Mark Zandi, chief economist at Moody’s Analytics, said the 4.4 percent unemployment rate is good news for workers’ wages while acknowledging that labor shortages will make it more difficult for businesses to find qualified employees.
{mosads}“With the economy at full employment and seeming destined to blow past it, the current expansion is likely entering its later stages,” Zandi said in a analysis.
“An overheating economy, where tight labor markets result in significant wage and price pressures, has been a necessary condition for all past recessions,” he said.
“Not that the current economy is overheating, but all the trend lines suggest that it is headed in that direction.”
Amid the growing economy, lingering frustration around the long economic recovery from the recession in 2007 and the financial crisis the following year is what led to the election of President Trump, Zandi said.

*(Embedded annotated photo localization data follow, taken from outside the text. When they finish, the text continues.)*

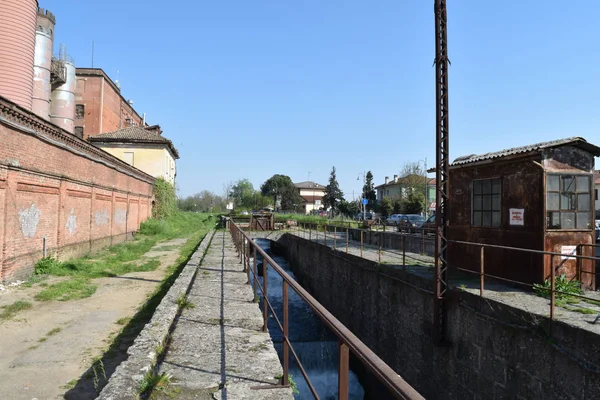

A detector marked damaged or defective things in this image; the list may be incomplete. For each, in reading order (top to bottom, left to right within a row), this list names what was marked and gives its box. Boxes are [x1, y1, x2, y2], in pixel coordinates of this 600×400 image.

rusty metal railing [227, 220, 424, 398]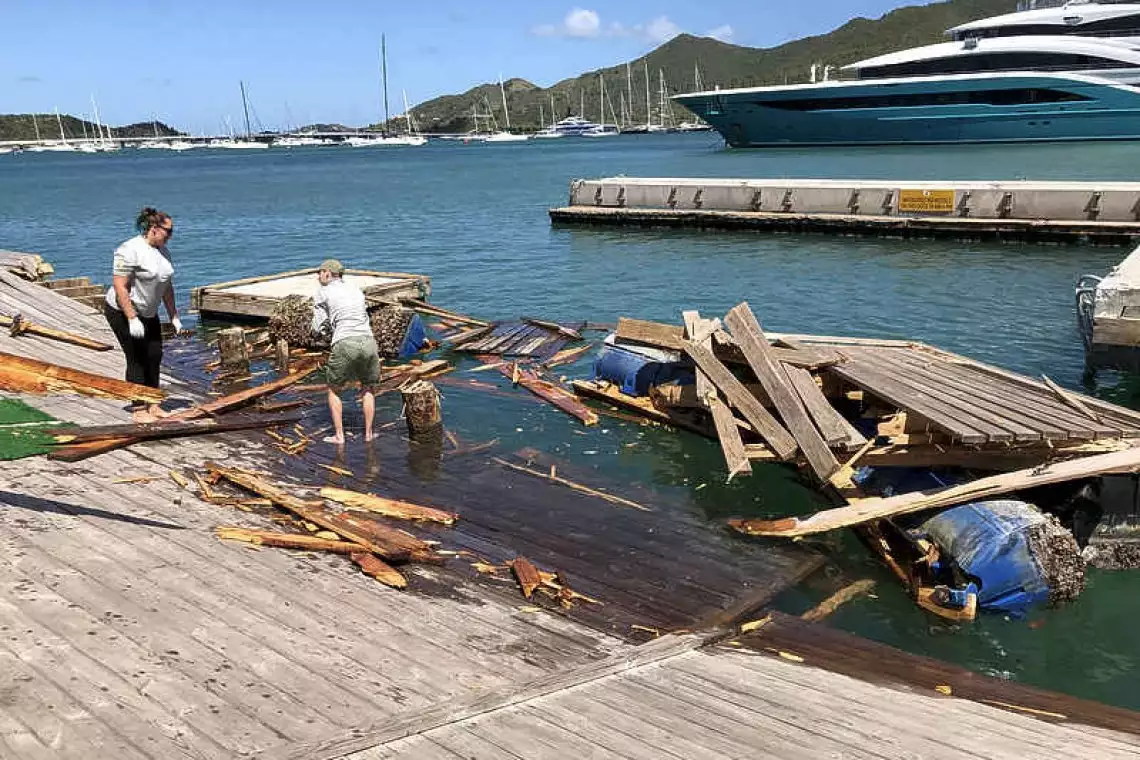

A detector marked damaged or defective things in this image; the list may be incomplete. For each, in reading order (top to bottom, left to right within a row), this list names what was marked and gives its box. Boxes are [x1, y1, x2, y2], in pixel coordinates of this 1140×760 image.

damaged dock section [551, 176, 1140, 242]
broken wooden plank [0, 314, 112, 353]
broken wooden plank [0, 353, 165, 403]
broken wooden plank [499, 364, 606, 426]
broken wooden plank [679, 341, 798, 460]
broken wooden plank [725, 303, 843, 480]
broken wooden plank [47, 412, 303, 442]
broken wooden plank [706, 398, 752, 480]
broken wooden plank [316, 487, 458, 524]
broken wooden plank [729, 442, 1140, 537]
broken wooden plank [212, 528, 357, 553]
broken wooden plank [348, 556, 408, 592]
broken wooden plank [510, 558, 540, 601]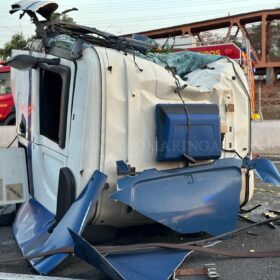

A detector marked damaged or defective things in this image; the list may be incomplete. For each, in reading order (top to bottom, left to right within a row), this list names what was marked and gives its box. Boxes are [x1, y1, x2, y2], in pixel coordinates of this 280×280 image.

crumpled sheet metal [12, 171, 106, 274]
torn metal panel [12, 170, 107, 274]
crumpled sheet metal [69, 230, 191, 280]
torn metal panel [69, 230, 191, 280]
torn metal panel [110, 159, 242, 235]
crumpled sheet metal [111, 159, 243, 235]
torn metal panel [244, 158, 280, 186]
crumpled sheet metal [246, 158, 280, 186]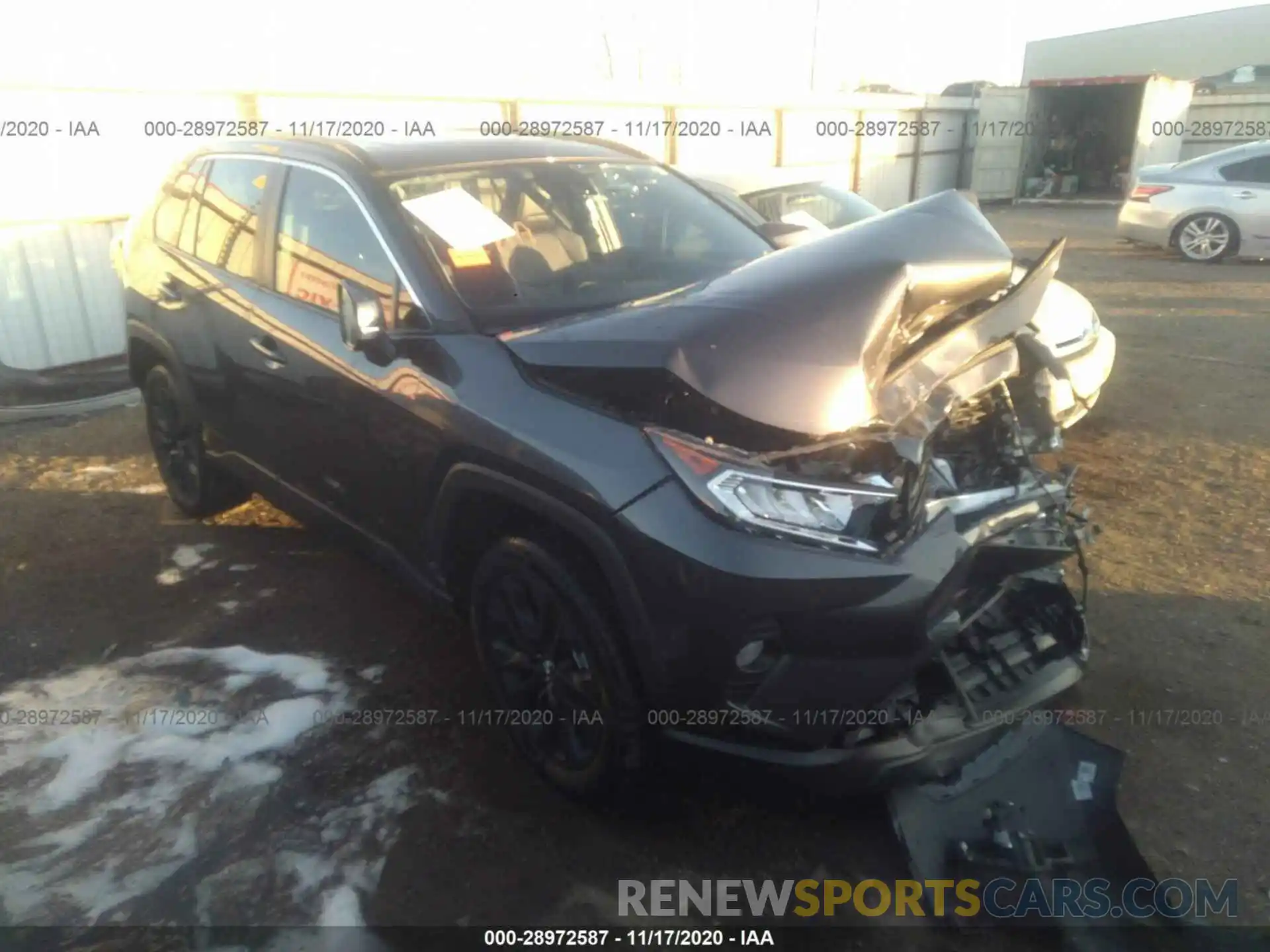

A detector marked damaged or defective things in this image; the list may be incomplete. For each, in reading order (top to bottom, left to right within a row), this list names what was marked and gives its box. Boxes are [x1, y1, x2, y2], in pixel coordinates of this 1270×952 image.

damaged toyota rav4 [116, 138, 1090, 799]
broken headlight [651, 428, 900, 555]
crumpled hood [505, 189, 1064, 439]
destroyed front bumper [614, 465, 1090, 783]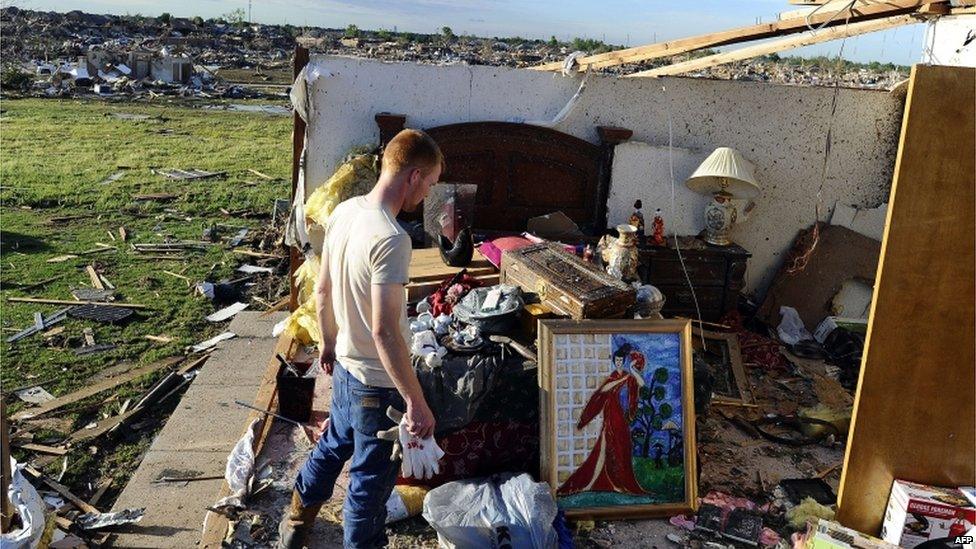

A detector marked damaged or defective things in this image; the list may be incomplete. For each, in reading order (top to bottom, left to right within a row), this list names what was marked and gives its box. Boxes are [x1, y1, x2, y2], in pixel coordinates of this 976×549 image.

broken furniture [688, 147, 764, 247]
broken furniture [636, 235, 752, 322]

“Since most people set their expectations based on their recent experiences, many believe their financial future is a dark one,” he said.
“They are upset and want a change. What kind of change is not particularly relevant, since it is clear to them the status quo has failed. Thus, President Trump.”
Another indicator, the underemployment rate, which has fallen to 8.6 percent, is also below the threshold consistent with full employment.
The broad measure includes part-timers who want to work more and those who have stopped looking for work but say they would take a job if they could find a suitable one.
The number of part-timers who want more hours is still elevated, but that probably reflects the effects of of Obamacare, which encourages small businesses to use more part-timers to avoid the health insurance mandate, and the fast-growing gig economy.
Despite the labor market’s improvement, businesses face a tough time in finding people.
“A full-employment economy feels great after years of high unemployment, but for businesses it means an increasingly difficult time finding qualified workers,” Zandi said.
The problem is already evident with a nearly record number of job openings and businesses saying that a lack of labor is one of the biggest issues they’re facing.
A labor shortage could be further exacerbated by the Trump administration’s immigration’s policies, which are already hampering the home building industry.
“Labor shortages have already begun to impede growth,” he said.
And while a tight labor market inevitably boosts wage growth, so far salaries are only increasing at subpar levels by historical standards.
Average hourly earnings are now growing at closer to a 3 percent rate but still have plenty of room to expand.
“Given how long it has been since employees have had the upper hand in negotiations with their employers, it will take more time for labor to feel emboldened enough to demand bigger pay increases,” Zandi said.